Senaat geeft Ollongren meer tijd om huurders tegemoet te komen

Foto: ANP

De Eerste Kamer houdt vast aan haar eisen om alle huren tijdelijk te bevriezen of een soortgelijke maatregel te treffen in verband met de coronacrisis. Wel geeft de senaat minister Kasja Ollongren (Binnenlandse Zaken) deze zomer nog de tijd om dat te doen. De zeldzame motie van afkeuring die de Eerste Kamer vorige week aannam, blijft daarmee boven de markt hangen. Voor huurders betekent het dat de jaarlijkse verhoging per 1 juli gewoon doorgaat.

SP-senator Tiny Kox heeft dinsdag aangegeven dat Ollongren het huurbeleid alsnog moet aanpassen, ook “om de verstoorde verhouding met de senaat te herstellen”. De SP’er stond aan de basis van twee aangenomen moties hierover en daarna een motie van afkeuring. De minister heeft deze moties niet uitgevoerd. “Een triest novum”, stelt Kox. De oppositie heeft in de Eerste Kamer de meerderheid.

Het huurbeleid is en blijft afgekeurd, stelt Kox. Als ze geen maatregelen neemt op de gewenste manier, dan zou de senaat haar komende wetsvoorstellen of haar begroting kunnen afkeuren, waarschuwt de SP-senator. Nu een motie van wantrouwen indienen tegen Ollongren, heeft volgens Kox geen zin. “We willen niet dat de minister aftreedt, maar dat ze optreedt”, zegt hij.

De minister herhaalde maandag in een brief aan de senaat dat ze geen huurstop wil. Wel gaat ze in augustus de ontwikkelingen met de crisis en de situatie van de huurders – vooral die met de laagste inkomens – opnieuw bekijken. Meer maatregelen om huurders te beschermen, sluit ze niet uit. Maar ze wil dat doen in samenhang met de begroting voor het komende jaar.

Voor nu houdt ze vast aan haar beleid dat huurders die door corona in de knel zijn gekomen, hulp vragen aan hun verhuurder om een oplossing te zoeken. Als dit niet gebeurt, kunnen ze zich melden bij een registratiepunt bij de Huurcommissie.

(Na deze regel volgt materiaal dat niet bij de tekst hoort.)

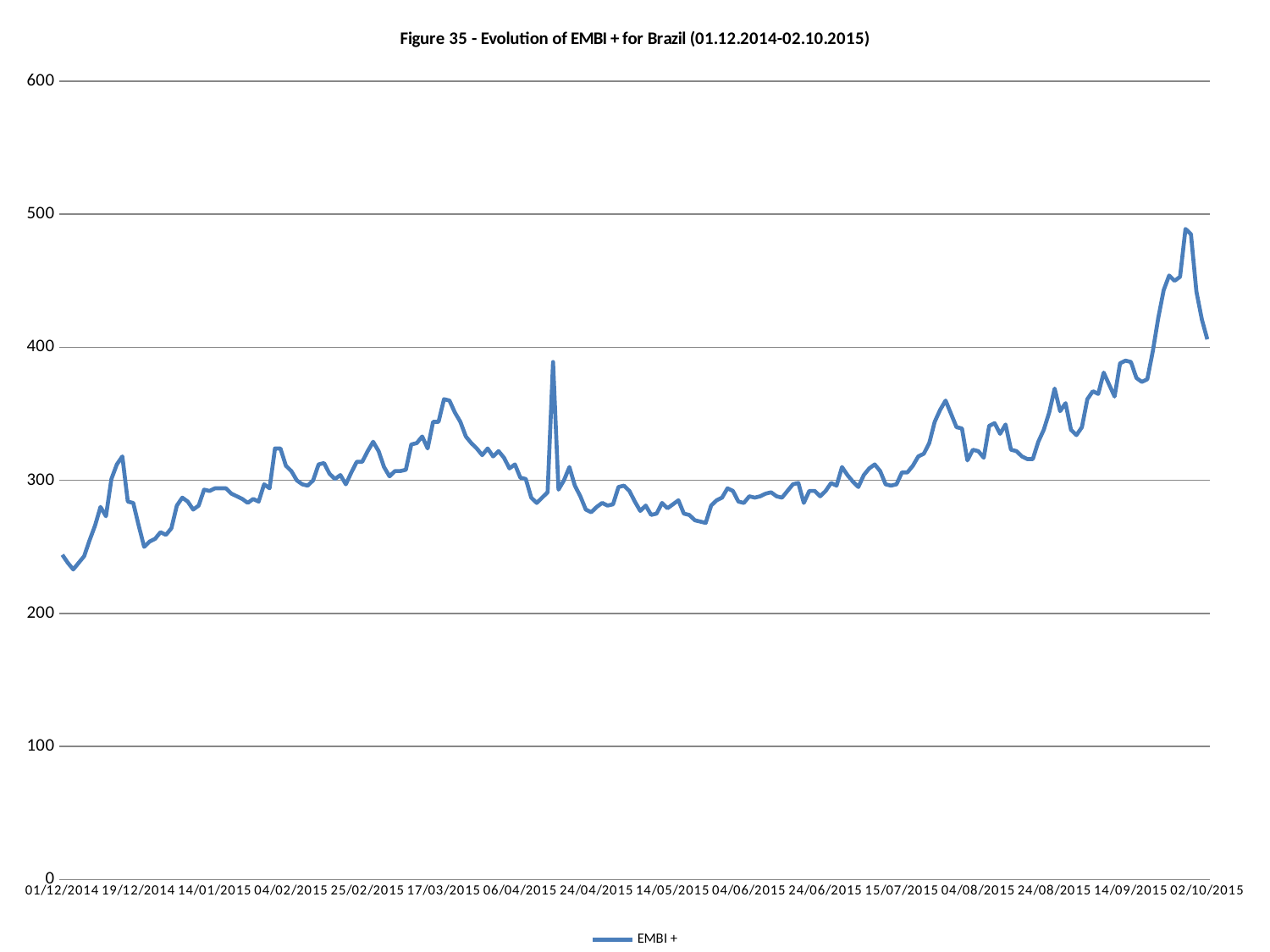
How many series does the legend list? 1 Overall, does the EMBI + value rise or fall from the start of the period to the end? rise Is the lowest value of EMBI + greater or less than 200? greater What is the name of the series shown in the legend? EMBI + Is the highest value reached by EMBI + greater or less than 500? less Is the value for EMBI + at 01/12/2014 greater or less than 300? less What kind of chart is shown on the slide? line chart Which is larger, the EMBI + value at 01/12/2014 or at 02/10/2015? 02/10/2015 What is the title of the chart? Figure 35 - Evolution of EMBI + for Brazil (01.12.2014-02.10.2015)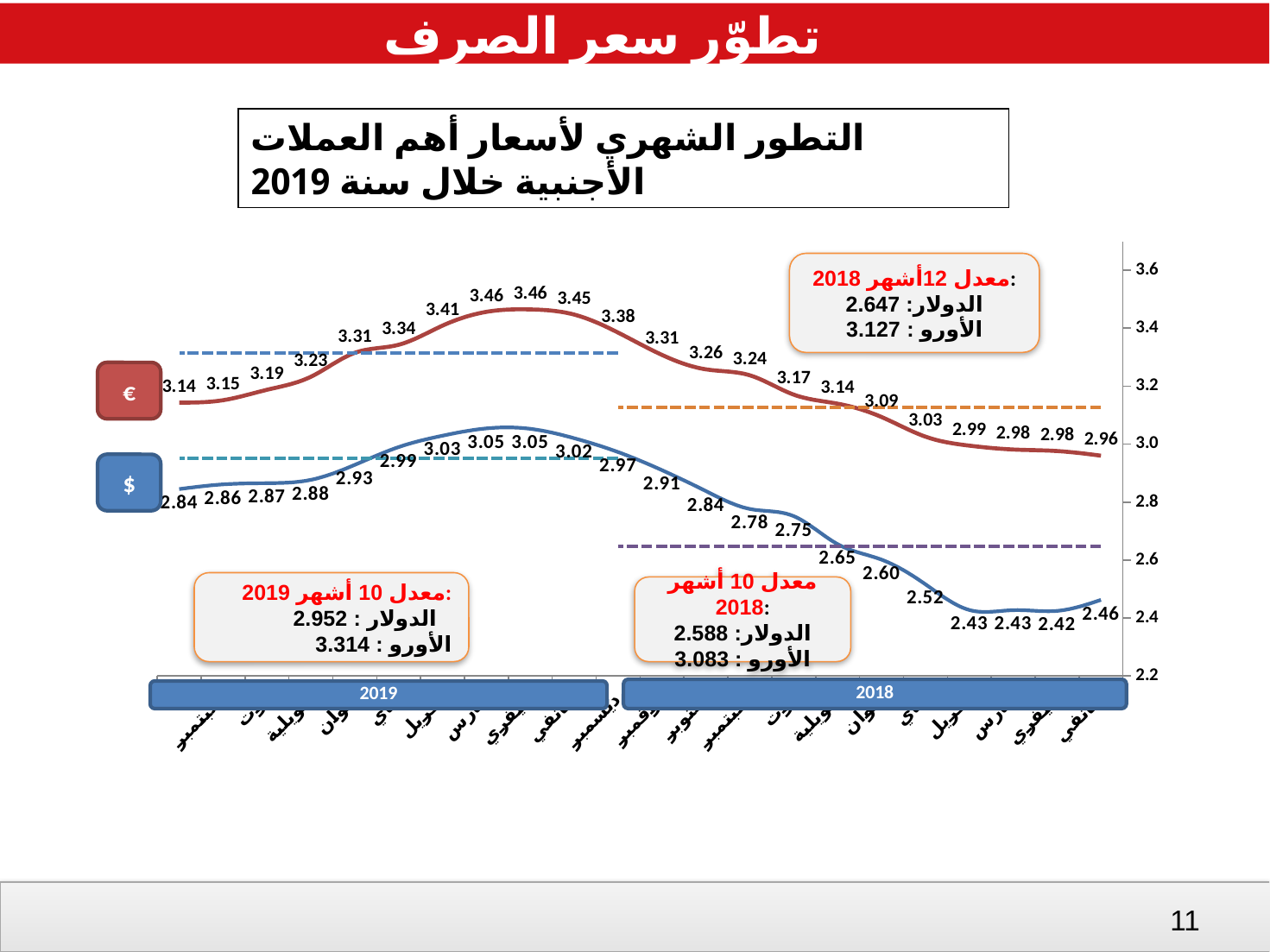
How many monthly data points does each line have in total across 2018 and 2019? 22 What is the highest value labelled on the euro (€) line? 3.46 What is the lowest value labelled on the dollar ($) line? 2.42 Over 2018, does the dollar ($) rate rise or fall from January to December? rise What is the dollar value labelled at the rightmost point of the chart (January 2018)? 2.46 Which line is higher throughout the chart, the euro (€) line or the dollar ($) line? euro (€) What kind of chart is shown on the slide? line chart What is the difference between the highest euro value (3.46) and the highest dollar value (3.05)? 0.41 According to the annotation box, what is the 12-month 2018 average for the dollar? 2.647 What is the highest value labelled on the dollar ($) line? 3.05 What is the lowest value labelled on the euro (€) line? 2.96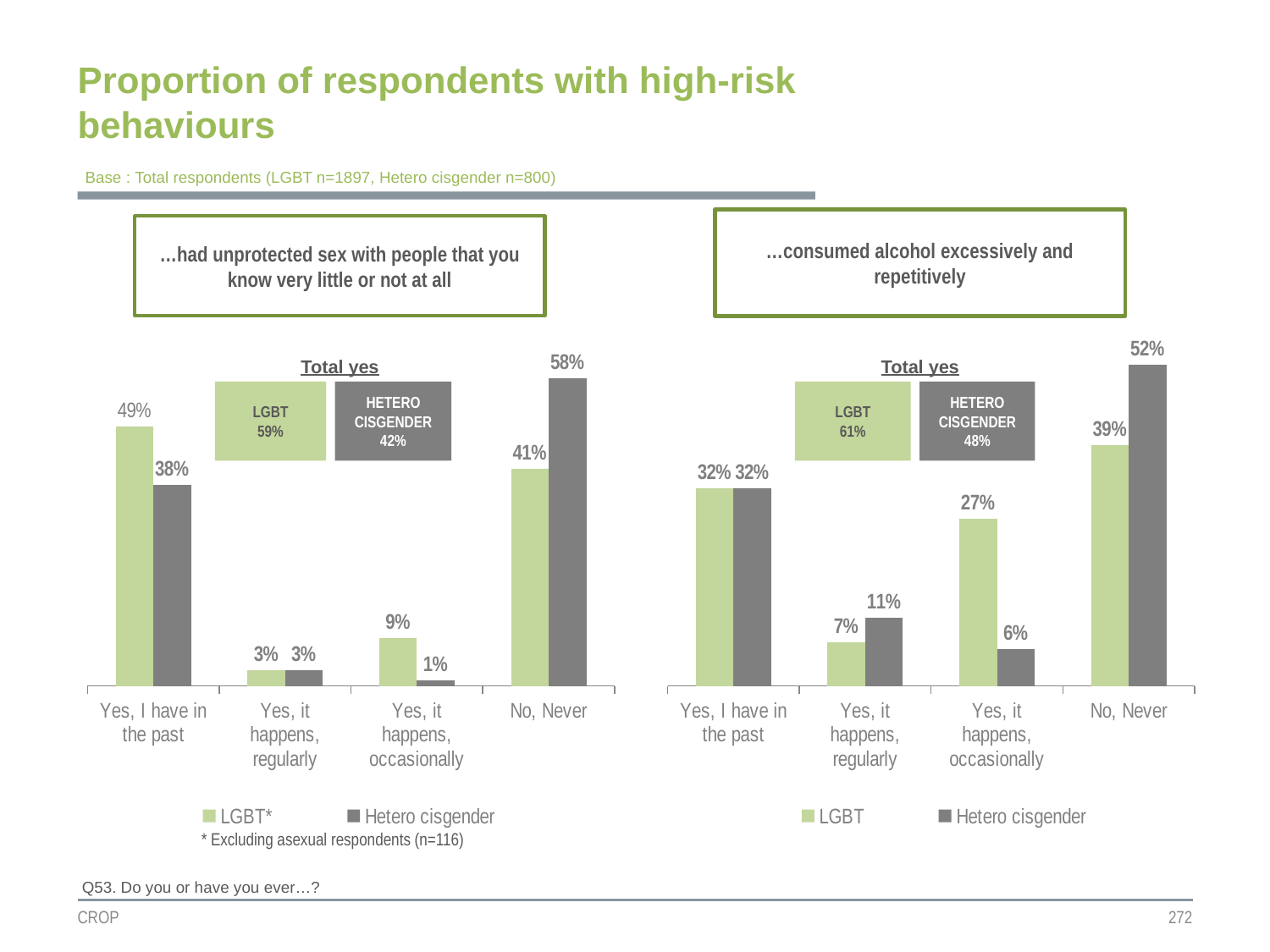
In the right chart (alcohol), which category has the highest Hetero cisgender value? No, Never In the left chart (unprotected sex), which category has the lowest Hetero cisgender value? Yes, it happens, occasionally In the left chart (unprotected sex), what is the difference between the LGBT and Hetero cisgender values for 'Yes, I have in the past'? 11% How many categories are shown on the x axis of the left chart (unprotected sex)? 4 In the left chart (unprotected sex), what is the LGBT value for 'Yes, I have in the past'? 49% In the right chart (alcohol), what is the Hetero cisgender value for 'Yes, it happens, regularly'? 11% In the right chart (alcohol), what is the LGBT value for 'Yes, it happens, occasionally'? 27% In the right chart (alcohol), what is the difference between the Hetero cisgender and LGBT values for 'No, Never'? 13% In the right chart (alcohol), which is larger for 'Yes, it happens, occasionally': LGBT or Hetero cisgender? LGBT How many series does the legend of the right chart (alcohol) list? 2 In the left chart (unprotected sex), what is the Hetero cisgender value for 'No, Never'? 58% What is the 'Total yes' value for LGBT in the right chart (alcohol)? 61%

De Eerste Kamer schermt niet vaak met een motie en dient bijna nooit een motie van afkeuring (van het beleid) of wantrouwen (tegen een bewindspersoon) in. Als een motie van wantrouwen wordt aangenomen, zal een bewindspersoon moeten aftreden en mogelijk een kabinet als dat achter het gevoerde beleid blijft staan. Ook een afgekeurde begroting levert problemen op, omdat beide Kamers ermee moeten instemmen. De Eerste Kamer heeft enkele keren een begroting verworpen. Toen dat in 1906 met de begroting van Oorlog gebeurde, leidde dit tot een kabinetscrisis.